## Dataset entries
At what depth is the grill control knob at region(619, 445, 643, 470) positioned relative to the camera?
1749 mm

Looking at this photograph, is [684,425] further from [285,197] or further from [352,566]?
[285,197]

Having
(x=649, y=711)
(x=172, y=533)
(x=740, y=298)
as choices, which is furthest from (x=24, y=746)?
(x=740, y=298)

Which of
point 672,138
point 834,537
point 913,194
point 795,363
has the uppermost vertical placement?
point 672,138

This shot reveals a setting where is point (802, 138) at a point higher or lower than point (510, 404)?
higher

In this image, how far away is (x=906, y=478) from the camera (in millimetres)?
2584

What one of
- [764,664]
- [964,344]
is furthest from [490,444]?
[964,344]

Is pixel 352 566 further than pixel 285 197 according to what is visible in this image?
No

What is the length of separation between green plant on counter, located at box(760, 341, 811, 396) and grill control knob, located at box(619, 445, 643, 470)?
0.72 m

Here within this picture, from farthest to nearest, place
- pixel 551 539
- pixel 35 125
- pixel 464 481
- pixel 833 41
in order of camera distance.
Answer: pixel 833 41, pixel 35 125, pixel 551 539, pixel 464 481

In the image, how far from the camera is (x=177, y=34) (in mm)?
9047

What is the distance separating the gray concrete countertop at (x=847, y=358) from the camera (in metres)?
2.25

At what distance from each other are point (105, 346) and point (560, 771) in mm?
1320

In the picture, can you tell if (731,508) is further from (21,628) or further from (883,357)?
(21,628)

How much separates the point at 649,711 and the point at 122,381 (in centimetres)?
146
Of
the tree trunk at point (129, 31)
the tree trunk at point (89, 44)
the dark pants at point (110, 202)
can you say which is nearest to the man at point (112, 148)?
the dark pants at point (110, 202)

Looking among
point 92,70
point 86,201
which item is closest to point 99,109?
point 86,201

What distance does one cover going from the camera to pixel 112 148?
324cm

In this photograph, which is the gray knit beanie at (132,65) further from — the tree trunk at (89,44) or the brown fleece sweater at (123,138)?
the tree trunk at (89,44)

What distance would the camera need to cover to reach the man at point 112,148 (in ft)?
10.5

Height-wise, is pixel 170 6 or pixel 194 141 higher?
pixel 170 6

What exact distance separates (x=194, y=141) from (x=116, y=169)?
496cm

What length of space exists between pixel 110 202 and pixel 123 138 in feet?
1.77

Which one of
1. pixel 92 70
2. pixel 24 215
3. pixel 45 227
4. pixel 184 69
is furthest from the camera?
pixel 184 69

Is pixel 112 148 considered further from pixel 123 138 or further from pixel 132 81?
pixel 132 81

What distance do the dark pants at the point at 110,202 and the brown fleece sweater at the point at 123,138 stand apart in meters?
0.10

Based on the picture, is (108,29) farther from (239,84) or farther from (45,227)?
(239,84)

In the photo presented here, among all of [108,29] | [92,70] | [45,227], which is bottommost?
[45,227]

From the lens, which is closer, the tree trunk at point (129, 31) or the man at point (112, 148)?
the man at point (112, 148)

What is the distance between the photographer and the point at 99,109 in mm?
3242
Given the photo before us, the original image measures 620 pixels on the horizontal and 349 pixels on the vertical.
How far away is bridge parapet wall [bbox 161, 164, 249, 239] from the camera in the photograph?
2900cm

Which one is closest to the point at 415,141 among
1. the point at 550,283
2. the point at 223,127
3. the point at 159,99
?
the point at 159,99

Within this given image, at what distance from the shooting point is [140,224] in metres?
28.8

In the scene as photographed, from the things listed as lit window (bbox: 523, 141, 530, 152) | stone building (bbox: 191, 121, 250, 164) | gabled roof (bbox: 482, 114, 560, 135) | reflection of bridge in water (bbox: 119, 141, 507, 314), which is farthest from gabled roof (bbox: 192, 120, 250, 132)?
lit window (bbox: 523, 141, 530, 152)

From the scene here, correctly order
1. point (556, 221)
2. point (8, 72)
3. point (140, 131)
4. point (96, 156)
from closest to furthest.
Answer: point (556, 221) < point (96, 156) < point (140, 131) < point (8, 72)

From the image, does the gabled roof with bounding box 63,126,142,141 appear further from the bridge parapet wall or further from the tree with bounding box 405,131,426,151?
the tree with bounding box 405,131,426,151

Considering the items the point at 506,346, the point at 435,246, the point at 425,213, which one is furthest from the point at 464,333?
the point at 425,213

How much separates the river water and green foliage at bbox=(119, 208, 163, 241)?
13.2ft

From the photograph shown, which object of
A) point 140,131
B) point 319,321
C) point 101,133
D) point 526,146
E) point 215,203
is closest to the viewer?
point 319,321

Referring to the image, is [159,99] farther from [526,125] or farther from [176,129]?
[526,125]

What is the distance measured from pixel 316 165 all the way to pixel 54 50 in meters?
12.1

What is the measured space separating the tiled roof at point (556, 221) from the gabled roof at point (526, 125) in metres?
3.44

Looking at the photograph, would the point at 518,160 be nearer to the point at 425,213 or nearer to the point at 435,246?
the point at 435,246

## Given task
Reproduce only those lines of the entries above that run from the line with "In the scene" to the final line.

## Task output
In the scene as photographed, from the things listed as lit window (bbox: 523, 141, 530, 152) | stone building (bbox: 191, 121, 250, 164) | gabled roof (bbox: 482, 114, 560, 135) | reflection of bridge in water (bbox: 119, 141, 507, 314), which is farthest from gabled roof (bbox: 192, 120, 250, 132)?
lit window (bbox: 523, 141, 530, 152)

From the scene here, correctly order
1. point (556, 221)
2. point (8, 72)
3. point (140, 131)
4. point (96, 156)
from closest to furthest.
Answer: point (556, 221) < point (96, 156) < point (140, 131) < point (8, 72)

From the image, does the gabled roof with bounding box 63,126,142,141 appear further from the bridge parapet wall or further from the tree with bounding box 405,131,426,151?
the tree with bounding box 405,131,426,151

Considering the items the point at 506,346, the point at 435,246, the point at 425,213, which one is furthest from the point at 464,333?
the point at 425,213

How much separates the river water and green foliage at bbox=(119, 208, 163, 241)?
13.2ft

From the photograph shown, which object of
A) point 140,131
B) point 319,321
C) point 101,133
D) point 526,146
E) point 215,203
is closest to the viewer?
point 319,321

Referring to the image, is [159,99] farther from [526,125] or farther from [176,129]?
[526,125]

What is the distance measured from pixel 316 165 all the way to pixel 54 50 in meters?
12.1

What is the measured space separating the tiled roof at point (556, 221) from the gabled roof at point (526, 125) in metres?
3.44

Looking at the photograph, would the point at 518,160 be nearer to the point at 425,213 or nearer to the point at 435,246?
the point at 435,246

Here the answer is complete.